== Activity list ==
• a. Using the post about the word "wee," decide whether each statement agrees with it: (i) The OED's earliest citation for "wee" as a verb comes from a letter by Dylan Thomas. (ii) Green's Dictionary of Slang contains at least one American citation of the word. (iii) The earliest noun use appears in a book from 1934. For each, answer yes or no and quote the words of the post that settle it.
• b. Carry on the post about the word "wee" from its final sentence.

Someone I know has taken to using the word “wee” meaning to urinate, e.g., “Pretty soon I will need to to wee.” I recognized this as a British replacement for “pee,” along the same lines as “poo” substituting for American “poop,” and I thought it would make for a pretty easy post for this blog.
Well, similar to Bogart’s Rick in Casablanca, I misinformed myself. To be sure, “wee” in both the verb form and the noun (“He had a wee”) is indeed British, as well as Irish and Australian. The OED‘s first citation for the verb is a 1934 letter from the Welsh poet Dylan Thomas: “Wee on the sun that he bloody well shines not.” The first noun form is in Richard Clapperton’s 1968 book No News on Monday, with the line, “Wanda is downstairs having a wee.”
The problem was establishing that any American other than my one informant uses it. None of the citations in the OED or in Green’s Dictionary of Slang is American. Nor, as far as I can tell, has “wee” has ever been used to mean urinate in the New York Times. I searched “having a wee” in the News on the Web (NOW) corpus of more than ten million words published online in English-language sources from 2010 to the present. Here’s the geographical spread.

== Available data ==
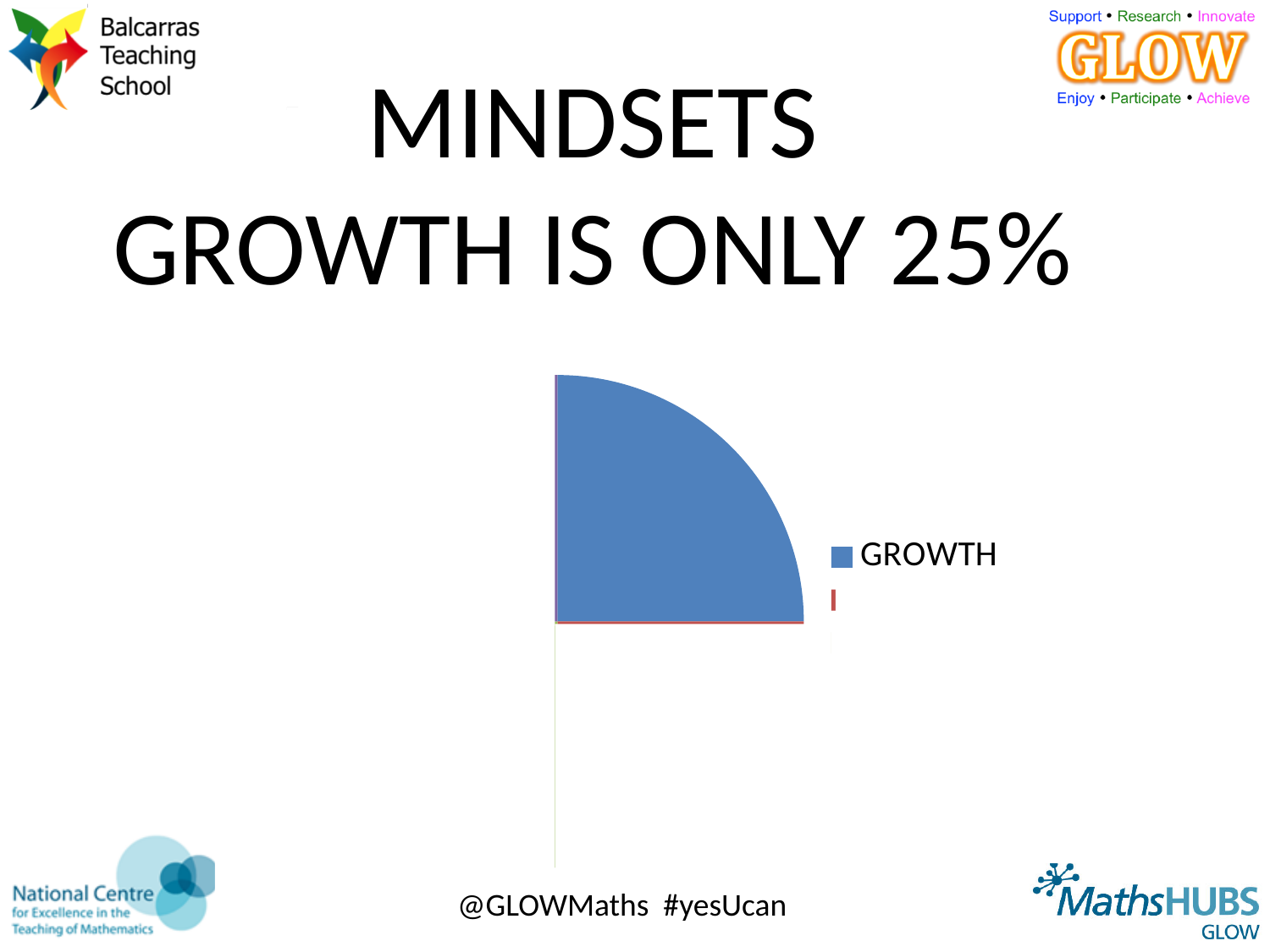
What kind of chart is shown on the slide? pie chart Is the GROWTH slice's share of the pie chart greater or less than 50%? less What is the readable legend entry in the pie chart? GROWTH What share of the pie chart does the GROWTH slice represent? 25% What colour is the GROWTH slice in the pie chart? blue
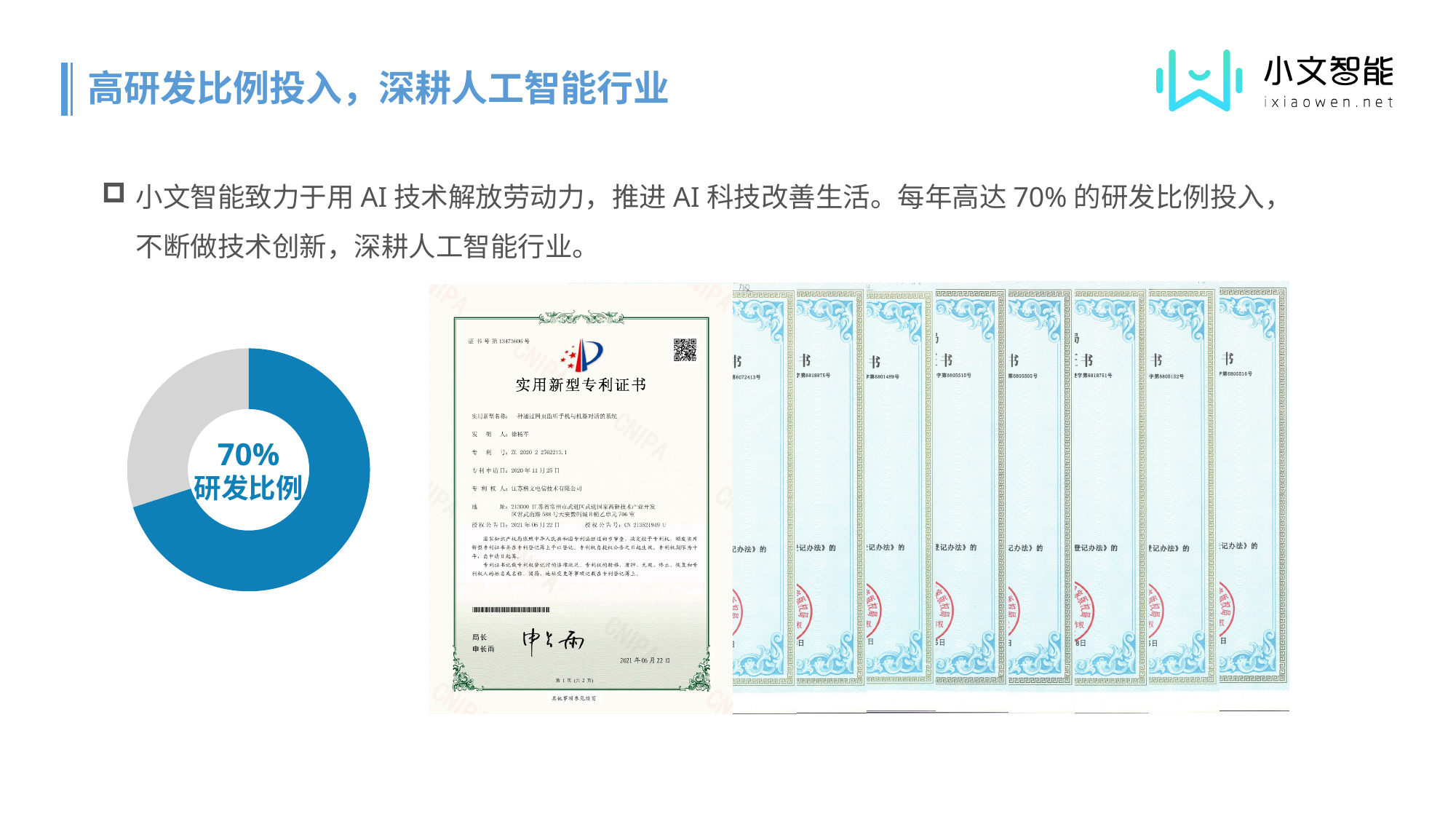
What colour is the slice representing the 70% R&D ratio in the doughnut chart? Blue Is the blue slice of the doughnut chart greater or less than half of the whole? greater What does the 70% in the doughnut chart refer to, according to the label in its centre? 研发比例 What kind of chart is shown on the left of the slide? Doughnut (pie) chart How many slices does the doughnut chart have? 2 What text is printed in the centre of the doughnut chart? 70% 研发比例 Which slice of the doughnut chart is larger, the blue one or the grey one? The blue one What percentage does the blue slice of the doughnut chart represent? 70%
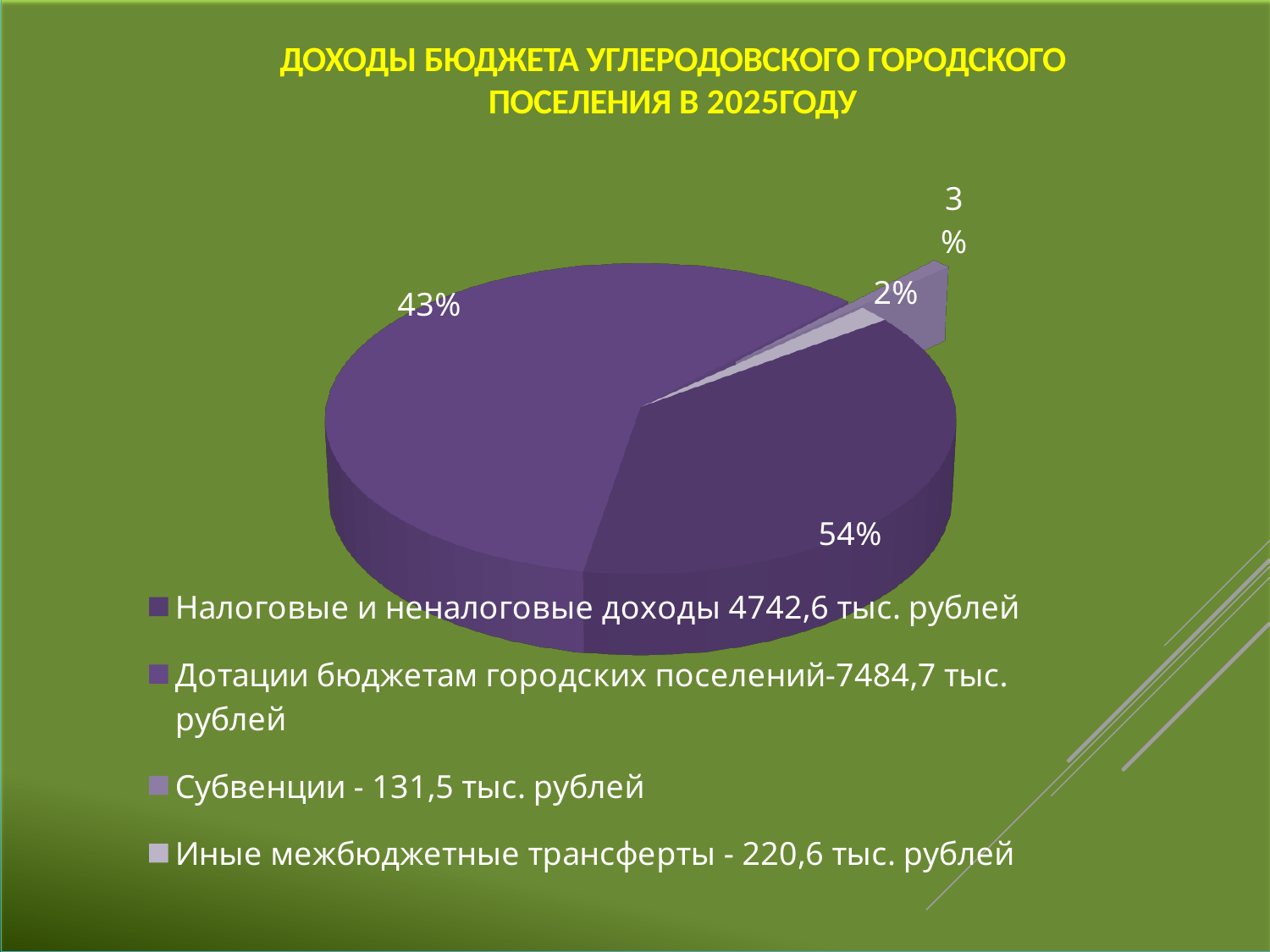
According to the legend, which is larger: Дотации бюджетам городских поселений or Налоговые и неналоговые доходы? Дотации бюджетам городских поселений How many entries does the legend list? 4 What amount is given in the legend for Дотации бюджетам городских поселений? 7484,7 тыс. рублей What amount is given in the legend for Субвенции? 131,5 тыс. рублей What amount is given in the legend for Иные межбюджетные трансферты? 220,6 тыс. рублей What kind of chart is shown on the slide? pie chart What is the largest percentage shown on the pie chart? 54% How many slices does the pie chart have? 4 What is the difference in percentage points between the two largest slices (54% and 43%)? 11 Which year does the chart title refer to? 2025 What amount is given in the legend for Налоговые и неналоговые доходы? 4742,6 тыс. рублей What is the smallest percentage shown on the pie chart? 2%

== Answer section ==
• a.
(i) Yes: "The OED‘s first citation for the verb is a 1934 letter from the Welsh poet Dylan Thomas"
(ii) No: "None of the citations in the OED or in Green’s Dictionary of Slang is American."
(iii) No: "The first noun form is in Richard Clapperton’s 1968 book No News on Monday"

• b.
The first number represents the number of times the phrase was used, the second how many words (in thousands) in corpus come from that country. But the measly 13 in the U.S. isn’t even a legit number. Eleven of them are false positives (“having a wee drink”) and the other two are quotes from British people.
Most of the New Zealand hits were real, however:

In 2018 the Australian linguist Lauren Gawne posted an article on the Strong Language blog about the differences in nuance between “a pee” and “a wee.” She didn’t mention anything about America, but several commenters identified themselves as Americans and said they had never used or heard a countryman use “wee.” One wrote: “American-born in 1958. I use pee as the standard polite euphemism for piss, and it is both verb and noun. I don’t say wee; it strikes me as doubly euphemistic and (what can I say?) twee.”
That brings me to “wee-wee,” which actually is an American juvenile form to “urinate.” Green’s Dictionary of Slang has a quote from Sidney Kingsley’s 1934 play Dead End: “Wee-wee! He’s godda go wee-wee!” The duplicated term was used in my own family when I was a kid. To make matters more complicated, “wee-wee” also shows up in Britain and Australia.
But that still left me with no other American instances of “wee.” Desperate, I turned to Facebook and asked my friends if they had ever encountered it. I got more than a few negative responses, but also some positive ones:
- “Yes, heard that all my life in Louisiana from family.”
- “I’ve heard it all my life. I grew up in Texas and Louisiana. It was common.”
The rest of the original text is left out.